向來是因為自己在場,所以他一直跟在自己後面,如今看榕生如此無禮,他卻沒有來得及阻止,所以覺得也有些尷尬。

凌嘉傲只是看了他一眼,搖了搖頭,示意他不必緊張。

那侍衛也沒有帶刀槍,見凌嘉傲看著他,他誤以為是讓自己過去撬牆,也是一臉的為難。

“我覺得這裡面有好東西,只是要看看才知道。”江如鳶有一些洩氣,她這還是迫切的希望自己手中有一個千斤頂。

她以為榕生不過是小孩子好奇而已,就沒有管太多。

“若是正妃想要敲開這堵牆,我有主意!”沒想到,在這為難之際榕生卻用十分輕鬆的語氣保證:“要撬開這種牆,簡直是小菜一碟。
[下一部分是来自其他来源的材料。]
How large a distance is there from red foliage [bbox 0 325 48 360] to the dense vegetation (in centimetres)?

”

“你?”聽見這話,江如鳶猛的回頭看過去。

這榕聲比她還輕鬆,全身上下都沒有堅韌的武器。

“你身上什麼東西都沒有,你拿什麼撬開,難道是你的手臂嗎?”江如鳶摸了摸他精瘦的手臂。

榕生卻在這時候,猛的打了個寒戰。

江如鳶奇怪他的反應為什麼這麼大,她還沒說什麼,就看見榕生一下子跳開:“正妃您這就不知道了,我從小是乞丐,所以知道不少取巧的方法。”

他一邊說著,一邊跟江如鳶確認方向。

見她點頭之後,他才蹲下。

然後從自己衣袖拿出了一根看起來像是鐵棒的東西,然後就看見他十分小心的在下面尋找什麼位置。

“像我們平時沒有要到飯吃的時候,也會用這些方法撬開大戶人家的牆壁,進去偷兩個饅頭什麼的。”

他說著,好像是找對位置了一樣。

突然一用力,只聽見一陣細碎的聲響,江如鳶眼神一亮,可牆壁卻沒有絲毫變化。